Start of Data in this exercise

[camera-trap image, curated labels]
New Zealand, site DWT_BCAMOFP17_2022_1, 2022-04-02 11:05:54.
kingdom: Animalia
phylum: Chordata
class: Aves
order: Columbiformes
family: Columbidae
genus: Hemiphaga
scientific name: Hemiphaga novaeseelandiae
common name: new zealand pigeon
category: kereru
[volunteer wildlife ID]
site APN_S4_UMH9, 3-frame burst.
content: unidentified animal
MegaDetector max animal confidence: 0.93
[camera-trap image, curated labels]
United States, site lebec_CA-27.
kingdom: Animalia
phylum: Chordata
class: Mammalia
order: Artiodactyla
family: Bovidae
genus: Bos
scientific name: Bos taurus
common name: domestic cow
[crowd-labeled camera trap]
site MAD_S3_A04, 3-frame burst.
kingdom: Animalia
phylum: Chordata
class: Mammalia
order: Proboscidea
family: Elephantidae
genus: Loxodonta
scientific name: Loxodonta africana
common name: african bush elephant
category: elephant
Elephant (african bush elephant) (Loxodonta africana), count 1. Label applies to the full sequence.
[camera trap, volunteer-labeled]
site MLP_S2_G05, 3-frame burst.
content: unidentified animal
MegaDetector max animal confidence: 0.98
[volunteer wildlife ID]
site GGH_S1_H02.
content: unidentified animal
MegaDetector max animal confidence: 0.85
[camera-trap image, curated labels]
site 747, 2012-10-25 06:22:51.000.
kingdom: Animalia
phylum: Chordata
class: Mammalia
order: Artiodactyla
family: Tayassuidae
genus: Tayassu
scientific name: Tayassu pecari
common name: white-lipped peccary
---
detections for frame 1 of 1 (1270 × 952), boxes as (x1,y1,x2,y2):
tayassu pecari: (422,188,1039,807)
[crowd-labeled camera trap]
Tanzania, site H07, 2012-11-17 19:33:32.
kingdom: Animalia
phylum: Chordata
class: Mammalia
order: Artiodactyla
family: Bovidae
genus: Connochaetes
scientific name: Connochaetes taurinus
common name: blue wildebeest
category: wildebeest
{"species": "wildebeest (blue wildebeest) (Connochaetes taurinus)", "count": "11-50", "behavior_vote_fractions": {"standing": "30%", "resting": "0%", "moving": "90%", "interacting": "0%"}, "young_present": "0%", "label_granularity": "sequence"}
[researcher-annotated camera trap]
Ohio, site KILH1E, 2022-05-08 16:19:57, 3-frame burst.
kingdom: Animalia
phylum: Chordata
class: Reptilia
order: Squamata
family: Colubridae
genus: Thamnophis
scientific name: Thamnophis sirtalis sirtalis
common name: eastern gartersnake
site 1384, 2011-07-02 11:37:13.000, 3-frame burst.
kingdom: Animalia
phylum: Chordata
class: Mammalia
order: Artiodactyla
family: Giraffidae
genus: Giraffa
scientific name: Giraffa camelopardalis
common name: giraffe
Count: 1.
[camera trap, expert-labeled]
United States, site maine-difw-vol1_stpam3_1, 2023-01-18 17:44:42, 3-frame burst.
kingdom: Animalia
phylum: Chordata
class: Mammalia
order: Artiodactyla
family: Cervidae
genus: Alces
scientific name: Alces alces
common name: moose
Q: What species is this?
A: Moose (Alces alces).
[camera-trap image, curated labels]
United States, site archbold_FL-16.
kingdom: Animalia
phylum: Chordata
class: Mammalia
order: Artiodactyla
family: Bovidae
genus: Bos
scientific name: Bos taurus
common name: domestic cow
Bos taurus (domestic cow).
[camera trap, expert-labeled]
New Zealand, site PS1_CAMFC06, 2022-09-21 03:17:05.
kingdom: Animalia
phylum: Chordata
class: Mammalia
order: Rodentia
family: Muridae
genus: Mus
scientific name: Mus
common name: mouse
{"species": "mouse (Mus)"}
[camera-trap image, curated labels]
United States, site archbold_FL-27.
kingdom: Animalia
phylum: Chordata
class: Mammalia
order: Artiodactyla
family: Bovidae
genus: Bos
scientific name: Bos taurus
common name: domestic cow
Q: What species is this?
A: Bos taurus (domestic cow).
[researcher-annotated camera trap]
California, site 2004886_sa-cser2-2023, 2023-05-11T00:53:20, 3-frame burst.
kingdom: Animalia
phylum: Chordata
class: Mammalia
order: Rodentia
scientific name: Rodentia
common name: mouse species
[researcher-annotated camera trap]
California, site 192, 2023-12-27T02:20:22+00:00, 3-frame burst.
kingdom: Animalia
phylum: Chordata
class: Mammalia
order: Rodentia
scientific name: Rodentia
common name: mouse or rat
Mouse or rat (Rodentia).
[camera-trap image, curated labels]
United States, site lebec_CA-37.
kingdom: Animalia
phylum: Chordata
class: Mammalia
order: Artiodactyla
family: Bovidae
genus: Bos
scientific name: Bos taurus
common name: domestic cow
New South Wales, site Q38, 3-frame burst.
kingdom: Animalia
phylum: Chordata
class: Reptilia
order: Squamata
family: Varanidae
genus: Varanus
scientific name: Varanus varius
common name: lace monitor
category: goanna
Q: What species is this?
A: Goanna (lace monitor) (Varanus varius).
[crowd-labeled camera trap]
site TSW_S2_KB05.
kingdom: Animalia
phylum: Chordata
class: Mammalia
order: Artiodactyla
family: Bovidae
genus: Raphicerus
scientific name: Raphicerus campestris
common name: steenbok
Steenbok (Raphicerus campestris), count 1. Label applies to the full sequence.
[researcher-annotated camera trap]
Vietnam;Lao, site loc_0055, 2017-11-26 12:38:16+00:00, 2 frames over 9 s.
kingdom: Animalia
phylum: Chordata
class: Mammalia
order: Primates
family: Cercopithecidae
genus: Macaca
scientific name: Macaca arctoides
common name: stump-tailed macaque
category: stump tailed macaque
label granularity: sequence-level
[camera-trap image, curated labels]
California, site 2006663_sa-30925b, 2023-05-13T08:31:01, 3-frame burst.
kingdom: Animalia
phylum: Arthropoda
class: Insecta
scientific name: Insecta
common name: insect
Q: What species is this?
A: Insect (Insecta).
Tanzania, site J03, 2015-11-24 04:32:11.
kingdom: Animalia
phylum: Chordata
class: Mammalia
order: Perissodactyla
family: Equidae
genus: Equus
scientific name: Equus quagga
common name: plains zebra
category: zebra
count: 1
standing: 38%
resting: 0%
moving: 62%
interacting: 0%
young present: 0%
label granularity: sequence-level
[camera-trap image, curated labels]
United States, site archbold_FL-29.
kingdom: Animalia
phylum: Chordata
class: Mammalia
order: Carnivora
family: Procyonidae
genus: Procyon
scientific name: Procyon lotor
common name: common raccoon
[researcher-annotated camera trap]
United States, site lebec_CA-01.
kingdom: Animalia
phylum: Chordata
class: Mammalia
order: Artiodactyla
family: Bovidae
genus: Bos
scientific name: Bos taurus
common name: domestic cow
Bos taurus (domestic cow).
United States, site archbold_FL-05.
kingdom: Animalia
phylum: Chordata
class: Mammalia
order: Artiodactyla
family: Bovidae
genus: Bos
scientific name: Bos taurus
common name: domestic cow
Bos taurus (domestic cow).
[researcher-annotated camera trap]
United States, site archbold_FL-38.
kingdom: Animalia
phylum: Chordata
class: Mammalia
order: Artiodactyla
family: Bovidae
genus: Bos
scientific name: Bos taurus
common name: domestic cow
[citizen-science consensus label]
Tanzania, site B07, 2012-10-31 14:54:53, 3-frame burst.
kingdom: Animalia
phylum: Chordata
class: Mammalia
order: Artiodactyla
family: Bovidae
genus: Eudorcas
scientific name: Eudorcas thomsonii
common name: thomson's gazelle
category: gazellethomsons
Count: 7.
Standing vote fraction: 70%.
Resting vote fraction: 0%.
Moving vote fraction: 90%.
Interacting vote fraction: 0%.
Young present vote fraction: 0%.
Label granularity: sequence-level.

End of Data in this exercise

Work instructions: Please copy out each record, character for character.

Solved problem:
[camera-trap image, curated labels]
New Zealand, site DWT_BCAMOFP17_2022_1, 2022-04-02 11:05:54.
kingdom: Animalia
phylum: Chordata
class: Aves
order: Columbiformes
family: Columbidae
genus: Hemiphaga
scientific name: Hemiphaga novaeseelandiae
common name: new zealand pigeon
category: kereru
[volunteer wildlife ID]
site APN_S4_UMH9, 3-frame burst.
content: unidentified animal
MegaDetector max animal confidence: 0.93
[camera-trap image, curated labels]
United States, site lebec_CA-27.
kingdom: Animalia
phylum: Chordata
class: Mammalia
order: Artiodactyla
family: Bovidae
genus: Bos
scientific name: Bos taurus
common name: domestic cow
[crowd-labeled camera trap]
site MAD_S3_A04, 3-frame burst.
kingdom: Animalia
phylum: Chordata
class: Mammalia
order: Proboscidea
family: Elephantidae
genus: Loxodonta
scientific name: Loxodonta africana
common name: african bush elephant
category: elephant
Elephant (african bush elephant) (Loxodonta africana), count 1. Label applies to the full sequence.
[camera trap, volunteer-labeled]
site MLP_S2_G05, 3-frame burst.
content: unidentified animal
MegaDetector max animal confidence: 0.98
[volunteer wildlife ID]
site GGH_S1_H02.
content: unidentified animal
MegaDetector max animal confidence: 0.85
[camera-trap image, curated labels]
site 747, 2012-10-25 06:22:51.000.
kingdom: Animalia
phylum: Chordata
class: Mammalia
order: Artiodactyla
family: Tayassuidae
genus: Tayassu
scientific name: Tayassu pecari
common name: white-lipped peccary
---
detections for frame 1 of 1 (1270 × 952), boxes as (x1,y1,x2,y2):
tayassu pecari: (422,188,1039,807)
[crowd-labeled camera trap]
Tanzania, site H07, 2012-11-17 19:33:32.
kingdom: Animalia
phylum: Chordata
class: Mammalia
order: Artiodactyla
family: Bovidae
genus: Connochaetes
scientific name: Connochaetes taurinus
common name: blue wildebeest
category: wildebeest
{"species": "wildebeest (blue wildebeest) (Connochaetes taurinus)", "count": "11-50", "behavior_vote_fractions": {"standing": "30%", "resting": "0%", "moving": "90%", "interacting": "0%"}, "young_present": "0%", "label_granularity": "sequence"}
[researcher-annotated camera trap]
Ohio, site KILH1E, 2022-05-08 16:19:57, 3-frame burst.
kingdom: Animalia
phylum: Chordata
class: Reptilia
order: Squamata
family: Colubridae
genus: Thamnophis
scientific name: Thamnophis sirtalis sirtalis
common name: eastern gartersnake
site 1384, 2011-07-02 11:37:13.000, 3-frame burst.
kingdom: Animalia
phylum: Chordata
class: Mammalia
order: Artiodactyla
family: Giraffidae
genus: Giraffa
scientific name: Giraffa camelopardalis
common name: giraffe
Count: 1.
[camera trap, expert-labeled]
United States, site maine-difw-vol1_stpam3_1, 2023-01-18 17:44:42, 3-frame burst.
kingdom: Animalia
phylum: Chordata
class: Mammalia
order: Artiodactyla
family: Cervidae
genus: Alces
scientific name: Alces alces
common name: moose
Q: What species is this?
A: Moose (Alces alces).
[camera-trap image, curated labels]
United States, site archbold_FL-16.
kingdom: Animalia
phylum: Chordata
class: Mammalia
order: Artiodactyla
family: Bovidae
genus: Bos
scientific name: Bos taurus
common name: domestic cow
Bos taurus (domestic cow).
[camera trap, expert-labeled]
New Zealand, site PS1_CAMFC06, 2022-09-21 03:17:05.
kingdom: Animalia
phylum: Chordata
class: Mammalia
order: Rodentia
family: Muridae
genus: Mus
scientific name: Mus
common name: mouse
{"species": "mouse (Mus)"}
[camera-trap image, curated labels]
United States, site archbold_FL-27.
kingdom: Animalia
phylum: Chordata
class: Mammalia
order: Artiodactyla
family: Bovidae
genus: Bos
scientific name: Bos taurus
common name: domestic cow
Q: What species is this?
A: Bos taurus (domestic cow).
[researcher-annotated camera trap]
California, site 2004886_sa-cser2-2023, 2023-05-11T00:53:20, 3-frame burst.
kingdom: Animalia
phylum: Chordata
class: Mammalia
order: Rodentia
scientific name: Rodentia
common name: mouse species
[researcher-annotated camera trap]
California, site 192, 2023-12-27T02:20:22+00:00, 3-frame burst.
kingdom: Animalia
phylum: Chordata
class: Mammalia
order: Rodentia
scientific name: Rodentia
common name: mouse or rat
Mouse or rat (Rodentia).
[camera-trap image, curated labels]
United States, site lebec_CA-37.
kingdom: Animalia
phylum: Chordata
class: Mammalia
order: Artiodactyla
family: Bovidae
genus: Bos
scientific name: Bos taurus
common name: domestic cow
New South Wales, site Q38, 3-frame burst.
kingdom: Animalia
phylum: Chordata
class: Reptilia
order: Squamata
family: Varanidae
genus: Varanus
scientific name: Varanus varius
common name: lace monitor
category: goanna
Q: What species is this?
A: Goanna (lace monitor) (Varanus varius).
[crowd-labeled camera trap]
site TSW_S2_KB05.
kingdom: Animalia
phylum: Chordata
class: Mammalia
order: Artiodactyla
family: Bovidae
genus: Raphicerus
scientific name: Raphicerus campestris
common name: steenbok
Steenbok (Raphicerus campestris), count 1. Label applies to the full sequence.
[researcher-annotated camera trap]
Vietnam;Lao, site loc_0055, 2017-11-26 12:38:16+00:00, 2 frames over 9 s.
kingdom: Animalia
phylum: Chordata
class: Mammalia
order: Primates
family: Cercopithecidae
genus: Macaca
scientific name: Macaca arctoides
common name: stump-tailed macaque
category: stump tailed macaque
label granularity: sequence-level
[camera-trap image, curated labels]
California, site 2006663_sa-30925b, 2023-05-13T08:31:01, 3-frame burst.
kingdom: Animalia
phylum: Arthropoda
class: Insecta
scientific name: Insecta
common name: insect
Q: What species is this?
A: Insect (Insecta).
Tanzania, site J03, 2015-11-24 04:32:11.
kingdom: Animalia
phylum: Chordata
class: Mammalia
order: Perissodactyla
family: Equidae
genus: Equus
scientific name: Equus quagga
common name: plains zebra
category: zebra
count: 1
standing: 38%
resting: 0%
moving: 62%
interacting: 0%
young present: 0%
label granularity: sequence-level
[camera-trap image, curated labels]
United States, site archbold_FL-29.
kingdom: Animalia
phylum: Chordata
class: Mammalia
order: Carnivora
family: Procyonidae
genus: Procyon
scientific name: Procyon lotor
common name: common raccoon
[researcher-annotated camera trap]
United States, site lebec_CA-01.
kingdom: Animalia
phylum: Chordata
class: Mammalia
order: Artiodactyla
family: Bovidae
genus: Bos
scientific name: Bos taurus
common name: domestic cow
Bos taurus (domestic cow).
United States, site archbold_FL-05.
kingdom: Animalia
phylum: Chordata
class: Mammalia
order: Artiodactyla
family: Bovidae
genus: Bos
scientific name: Bos taurus
common name: domestic cow
Bos taurus (domestic cow).
[researcher-annotated camera trap]
United States, site archbold_FL-38.
kingdom: Animalia
phylum: Chordata
class: Mammalia
order: Artiodactyla
family: Bovidae
genus: Bos
scientific name: Bos taurus
common name: domestic cow
[citizen-science consensus label]
Tanzania, site B07, 2012-10-31 14:54:53, 3-frame burst.
kingdom: Animalia
phylum: Chordata
class: Mammalia
order: Artiodactyla
family: Bovidae
genus: Eudorcas
scientific name: Eudorcas thomsonii
common name: thomson's gazelle
category: gazellethomsons
Count: 7.
Standing vote fraction: 70%.
Resting vote fraction: 0%.
Moving vote fraction: 90%.
Interacting vote fraction: 0%.
Young present vote fraction: 0%.
Label granularity: sequence-level.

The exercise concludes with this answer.